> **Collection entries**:
--- start ---
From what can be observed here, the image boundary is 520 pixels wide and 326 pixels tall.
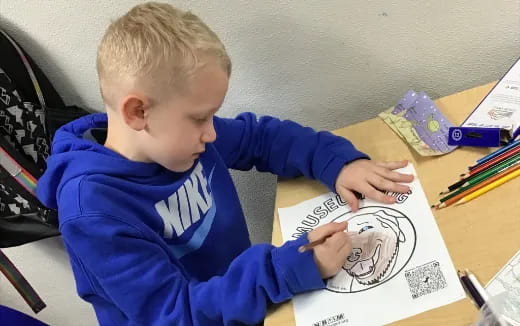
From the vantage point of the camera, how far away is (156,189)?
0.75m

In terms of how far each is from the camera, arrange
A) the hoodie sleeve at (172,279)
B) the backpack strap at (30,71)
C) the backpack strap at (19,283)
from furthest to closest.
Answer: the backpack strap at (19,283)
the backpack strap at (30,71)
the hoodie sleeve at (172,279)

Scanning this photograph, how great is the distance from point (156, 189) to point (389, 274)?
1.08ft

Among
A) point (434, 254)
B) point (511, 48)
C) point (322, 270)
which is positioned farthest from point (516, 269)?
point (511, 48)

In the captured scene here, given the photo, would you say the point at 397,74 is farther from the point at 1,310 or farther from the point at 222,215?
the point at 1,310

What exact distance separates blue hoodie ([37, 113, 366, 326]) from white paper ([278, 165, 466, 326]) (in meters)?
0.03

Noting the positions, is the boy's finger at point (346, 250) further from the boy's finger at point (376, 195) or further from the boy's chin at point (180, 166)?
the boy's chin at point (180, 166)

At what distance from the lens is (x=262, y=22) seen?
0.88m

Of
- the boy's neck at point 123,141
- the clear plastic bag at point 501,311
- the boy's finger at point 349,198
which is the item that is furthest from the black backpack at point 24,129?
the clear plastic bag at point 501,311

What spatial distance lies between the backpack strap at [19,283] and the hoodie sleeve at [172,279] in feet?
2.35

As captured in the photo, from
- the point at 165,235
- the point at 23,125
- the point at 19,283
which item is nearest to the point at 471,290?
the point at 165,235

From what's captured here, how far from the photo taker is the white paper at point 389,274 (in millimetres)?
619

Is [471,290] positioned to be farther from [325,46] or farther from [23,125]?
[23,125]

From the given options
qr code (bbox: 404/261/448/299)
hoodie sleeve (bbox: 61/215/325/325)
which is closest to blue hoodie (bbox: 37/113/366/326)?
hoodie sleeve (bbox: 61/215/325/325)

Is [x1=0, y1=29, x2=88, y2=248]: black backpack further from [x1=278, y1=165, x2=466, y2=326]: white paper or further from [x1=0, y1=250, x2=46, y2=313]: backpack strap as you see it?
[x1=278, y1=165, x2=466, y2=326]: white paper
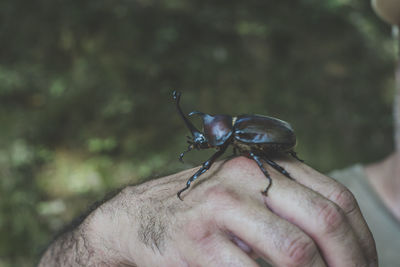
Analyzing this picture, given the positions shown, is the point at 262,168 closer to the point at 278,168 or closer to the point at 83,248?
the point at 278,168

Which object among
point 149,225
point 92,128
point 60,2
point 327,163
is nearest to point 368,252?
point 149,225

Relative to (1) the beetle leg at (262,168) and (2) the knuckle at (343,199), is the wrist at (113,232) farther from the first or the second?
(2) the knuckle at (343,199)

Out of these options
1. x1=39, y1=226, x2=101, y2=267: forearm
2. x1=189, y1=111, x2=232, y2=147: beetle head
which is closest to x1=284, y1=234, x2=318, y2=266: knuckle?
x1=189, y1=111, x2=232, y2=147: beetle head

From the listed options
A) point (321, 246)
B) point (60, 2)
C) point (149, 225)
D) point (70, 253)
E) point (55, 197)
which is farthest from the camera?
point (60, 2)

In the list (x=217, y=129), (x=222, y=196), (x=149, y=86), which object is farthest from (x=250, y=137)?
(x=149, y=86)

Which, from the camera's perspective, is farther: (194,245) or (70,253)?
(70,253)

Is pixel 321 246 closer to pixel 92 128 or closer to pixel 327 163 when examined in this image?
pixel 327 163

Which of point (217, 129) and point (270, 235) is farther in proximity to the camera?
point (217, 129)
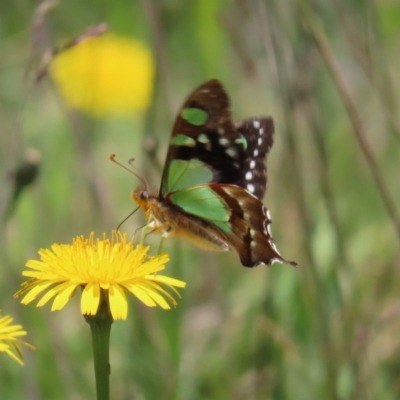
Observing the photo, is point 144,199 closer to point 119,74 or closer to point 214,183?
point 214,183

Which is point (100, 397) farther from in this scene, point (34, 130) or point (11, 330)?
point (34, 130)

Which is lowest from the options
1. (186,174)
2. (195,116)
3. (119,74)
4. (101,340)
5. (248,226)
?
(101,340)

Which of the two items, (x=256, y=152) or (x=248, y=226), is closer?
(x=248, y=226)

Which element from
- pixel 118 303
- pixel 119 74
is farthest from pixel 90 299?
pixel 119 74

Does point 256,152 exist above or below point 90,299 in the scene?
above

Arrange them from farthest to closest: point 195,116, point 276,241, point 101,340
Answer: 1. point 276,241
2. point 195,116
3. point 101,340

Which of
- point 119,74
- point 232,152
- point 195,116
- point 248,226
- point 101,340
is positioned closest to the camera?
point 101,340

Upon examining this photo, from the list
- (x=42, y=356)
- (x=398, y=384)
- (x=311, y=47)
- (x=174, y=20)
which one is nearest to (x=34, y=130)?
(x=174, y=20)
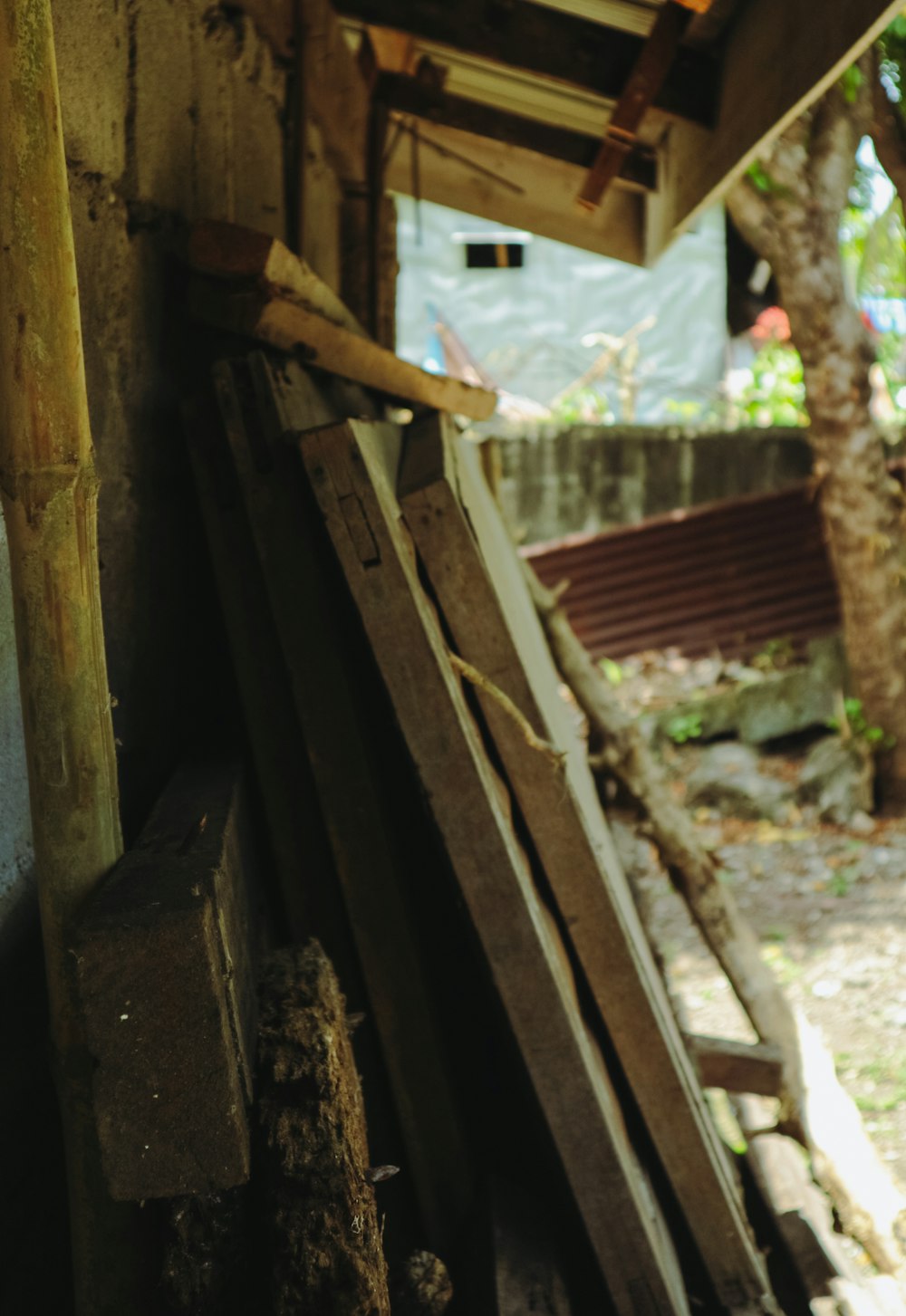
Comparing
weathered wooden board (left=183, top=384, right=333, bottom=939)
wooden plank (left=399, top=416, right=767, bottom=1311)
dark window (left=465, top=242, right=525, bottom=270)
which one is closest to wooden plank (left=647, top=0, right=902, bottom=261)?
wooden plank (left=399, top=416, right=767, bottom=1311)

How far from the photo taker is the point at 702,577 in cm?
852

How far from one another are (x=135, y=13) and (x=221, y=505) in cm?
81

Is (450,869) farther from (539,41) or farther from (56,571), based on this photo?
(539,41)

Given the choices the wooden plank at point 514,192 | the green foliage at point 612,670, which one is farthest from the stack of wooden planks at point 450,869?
--- end ---
> **Instructions for the task**: Can you retype every record above exactly, leaving out the pictures?

> **Answer to the problem**:
From what can be observed here, the image boundary is 520 pixels wide and 326 pixels tall.
From the vantage point of the camera, how far away is (156,189)?
0.75m

In terms of how far each is from the camera, arrange
A) the hoodie sleeve at (172,279)
B) the backpack strap at (30,71)
C) the backpack strap at (19,283)
from furthest to closest.
Answer: the backpack strap at (19,283)
the backpack strap at (30,71)
the hoodie sleeve at (172,279)

Scanning this photograph, how great is the distance from point (156, 189) to point (389, 274)?
1.08ft

Among
A) point (434, 254)
B) point (511, 48)
C) point (322, 270)
which is positioned farthest from point (516, 269)?
point (511, 48)

In the captured scene here, given the photo, would you say the point at 397,74 is farther from the point at 1,310 or farther from the point at 222,215?
the point at 1,310

What exact distance separates blue hoodie ([37, 113, 366, 326]) from white paper ([278, 165, 466, 326]) (in meters)?
0.03

Noting the positions, is the boy's finger at point (346, 250) further from the boy's finger at point (376, 195) or further from the boy's chin at point (180, 166)?
the boy's chin at point (180, 166)

At what distance from the lens is (x=262, y=22) seen?
0.88m

Of
- the boy's neck at point 123,141
- the clear plastic bag at point 501,311
- the boy's finger at point 349,198
which is the item that is furthest from the black backpack at point 24,129?
the clear plastic bag at point 501,311

What spatial distance lies between the backpack strap at [19,283] and the hoodie sleeve at [172,279] in feet?
2.35

As captured in the photo, from
- the point at 165,235
- the point at 23,125
- the point at 19,283
which item is nearest to the point at 471,290?
the point at 165,235

From what's captured here, how far from the photo taker is the white paper at point 389,274 (in millimetres)?
619

Is [471,290] positioned to be farther from [325,46] or farther from [23,125]?
[23,125]

From the given options
qr code (bbox: 404/261/448/299)
hoodie sleeve (bbox: 61/215/325/325)
which is closest to blue hoodie (bbox: 37/113/366/326)?
hoodie sleeve (bbox: 61/215/325/325)

Is [x1=0, y1=29, x2=88, y2=248]: black backpack further from [x1=278, y1=165, x2=466, y2=326]: white paper or further from [x1=0, y1=250, x2=46, y2=313]: backpack strap as you see it?
[x1=278, y1=165, x2=466, y2=326]: white paper
Analyzing this picture, given the positions shown, is the point at 262,168 closer to the point at 278,168 or closer to the point at 83,248?
the point at 278,168

Which object among
point 149,225
point 92,128
point 60,2
point 327,163
is nearest to point 368,252?
point 149,225

Relative to (1) the beetle leg at (262,168) and (2) the knuckle at (343,199), is the wrist at (113,232) farther from the first or the second?
(2) the knuckle at (343,199)

Out of these options
1. x1=39, y1=226, x2=101, y2=267: forearm
2. x1=189, y1=111, x2=232, y2=147: beetle head
which is closest to x1=284, y1=234, x2=318, y2=266: knuckle?
x1=189, y1=111, x2=232, y2=147: beetle head

From the listed options
A) point (321, 246)
B) point (60, 2)
C) point (149, 225)
D) point (70, 253)
E) point (55, 197)
which is farthest from the camera?
point (60, 2)

In the list (x=217, y=129), (x=222, y=196), (x=149, y=86), which object is farthest from (x=250, y=137)?
(x=149, y=86)

Which, from the camera's perspective, is farther: (194,245) or (70,253)?
(70,253)

Is pixel 321 246 closer to pixel 92 128 or closer to pixel 327 163 when examined in this image?
pixel 327 163

Which of point (217, 129) and point (270, 235) is farther in proximity to the camera?
point (217, 129)
Observing the photo, is point 144,199 closer to point 119,74 or closer to point 214,183?
point 214,183

Which is point (100, 397) farther from in this scene, point (34, 130) or point (11, 330)?
point (34, 130)

Which is lowest from the options
1. (186,174)
2. (195,116)
3. (119,74)
4. (101,340)
5. (248,226)
?
(101,340)

Which of the two items, (x=256, y=152) or (x=248, y=226), is closer?
(x=248, y=226)

Which element from
- pixel 118 303
- pixel 119 74
is farthest from pixel 90 299?
pixel 119 74

Does point 256,152 exist above or below point 90,299 in the scene?
above

Arrange them from farthest to closest: point 195,116, point 276,241, point 101,340
Answer: 1. point 276,241
2. point 195,116
3. point 101,340

Which of
- point 119,74
- point 232,152
- point 195,116
- point 248,226
- point 101,340
is positioned closest to the camera?
point 101,340

Upon examining this photo, from the list
- (x=42, y=356)
- (x=398, y=384)
- (x=311, y=47)
- (x=174, y=20)
which one is nearest to (x=34, y=130)?
(x=174, y=20)
Comparing
weathered wooden board (left=183, top=384, right=333, bottom=939)
wooden plank (left=399, top=416, right=767, bottom=1311)
dark window (left=465, top=242, right=525, bottom=270)
which one is closest to wooden plank (left=647, top=0, right=902, bottom=261)?
wooden plank (left=399, top=416, right=767, bottom=1311)

How far from the photo taker is the point at 702,577 in cm?
852

How far from one another are (x=135, y=13) and (x=221, y=505) in cm?
81

Is (450,869) farther from (539,41) or farther from (56,571), based on this photo?
(539,41)

Given the choices the wooden plank at point 514,192 | the green foliage at point 612,670, which one is farthest from the stack of wooden planks at point 450,869?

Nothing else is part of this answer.